### WORK ORDER A
Please answer these questions about the text on managing a photo catalog, one per line, marking each answer (i), (ii), (iii):
(i) What does the text call the portable hard drives, as opposed to the "real" cloud backups?
(ii) Which tool strips all metadata from an image when the export will be public?
(iii) What database support does the text say to install on the NAS?
### WORK ORDER B
Continue the text on managing a photo catalog, starting after its final line.

### TEXT BLOCK
How to do this will vary based on which NAS you use, but any NAS should have an easy way to set up the same automated system.

Manual

On top of my NAS’s cloud backups, I keep off-site backups on portable hard drives. These store not only my photo catalog, but other important file backups too (e.g. DropBox), at multiple different points in time. This way, if I accidentally mess up part of my photo catalog, and don’t notice until a couple of backups later, I can still pull the known-good copies of images from these older backups.

This isn’t necessary on top of the cloud backups, but it shouldn’t come as a surprise that someone using Linux would also want backups they have complete ownership over. I think of the cloud backups as the “real” backups, while the hard drives are merely the “insurance policy”.

Being unencrypted (as of today), they provide a way for friends or family to get access to my catalog in case I ever become unavailable to decrypt other copies.

Most often, I just apply darktable’s default style settings to match that of my camera and then export the images. If the export will be public, I’ll use ExifTool to strip all metadata from the image, otherwise I rely on darktable to filter out my custom tags. I like to use a shared DropBox folder per export which I share.

I plan on migrating to immich soon based on positive feedback from others and the fact it is self-hosted. I’ve liked using it as the person being shared with, however I’ve not yet gotten to use it as the one sharing.

Recommended Tools & Configurations

Digital Asset Management: digiKam

I found digiKam to be my preferred choice of DAM. It’s relatively easy to use, while having pretty much every possible feature I could want for organizing my images.

Check out the digiKam documentation for more info.

Putting digiKam on Your NAS

Add a directory on your NAS containing your photos, and make it available over the network.
Install MySQL or MariaDB support on your NAS. I’d recommend also figuring out how you can back this database up to the cloud automatically.
Follow digiKam’s MySQL Remote Server instructions to create and connect to a new database on your NAS from your PC.
Mount your shared catalog folder on your PC.
Add the catalog to “Collections on Network Shares” following digiKam’s Setup Root Album Folders. Make sure to read the section on Network Shares Specificity if working from multiple PCs.

Recommended Settings

Metadata
- Behavior
  - Write This Information to the Metadata
    - all: ☑
  - Reading and Writing Metadata
    - Use lazy synchronization: ☑
    - Update file modification timestamp when files are modified: ☑
    - Rescan file when files are modified: ☑
- Sidecars
  - Read from sidecar files: ☑
  - Write to sidecar files: ☑
    - “Write to XMP sidecar only”

### DATASET EXTRACT
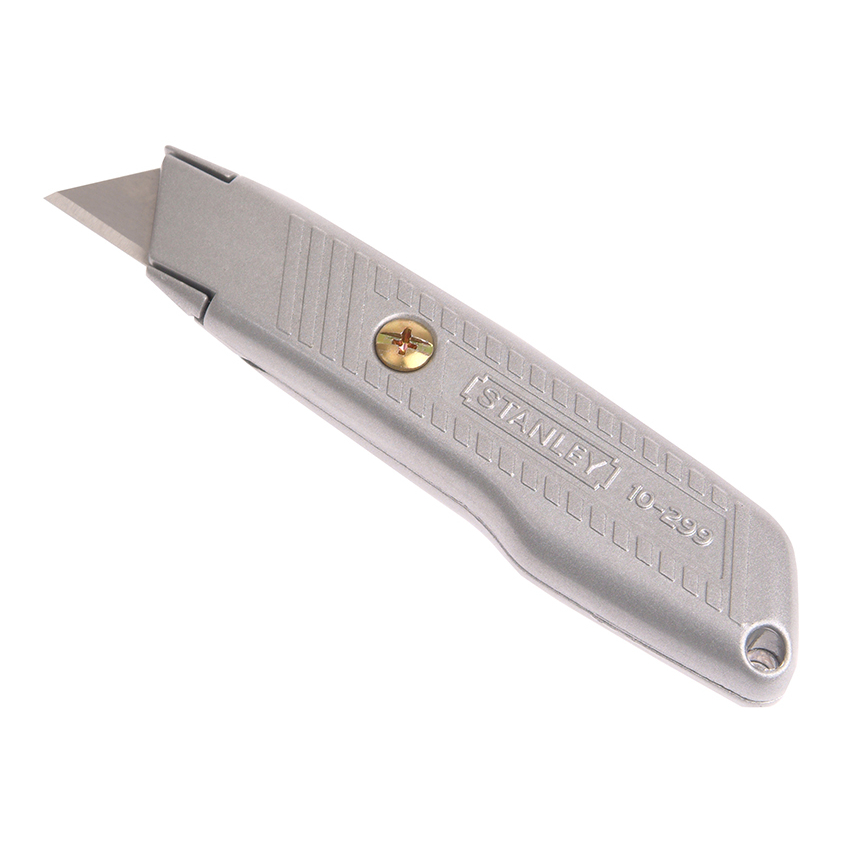 STANLEY® Fixed Blade Utility Knife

### RESPONSE BOX A
(i) The "insurance policy"
(ii) ExifTool
(iii) MySQL or MariaDB

### RESPONSE BOX B
- Advanced
  - Tags
    - Read all metadata for tags: ☑

The bulk of these settings are to ensure that changes made in digiKam are picked up by other software like darktable, and vice versa.

I suggest lazy synchronization with a networked catalog, as performance suffers without. Just note that this means changes don’t immediately propagate, and instead are either written on exit or a manual sync.

See digiKam’s Metadata Settings documentation for more details.

Editing: darktable

For editing, I prefer to use darktable.

While digiKam has raw image editing support, and darktable DAM features, I find that I prefer to use both in conjunction. This trades off the ease of working with one program for the better capabilities provided by the pair. When I want to edit an image, it’s easy enough to send it from digiKam to darktable via digiKam’s context menu.

Relatively recently, darktable added what is to me the single most important feature: camera style presets. These let you automatically apply the necessary settings to a raw image to match what it looks like in the JPEG preview. I’m not great at editing raw photos, so having a reasonably good starting place makes the process so much faster. This also lets me avoid editing the 90% of photos that I just want to quickly export after a trip with friends, where it’s more about the memory than the artistry.

Recommended Settings

storage
- XMP sidecar files
  - look for updated XMP files on startup: ☑

This setting is important if you plan to keep images loaded into the darktable database, but modify them in digiKam (or elsewhere). However, I still generally delete all images from darktable once I’m done editing them.

See darktable’s settings documentation for more detail.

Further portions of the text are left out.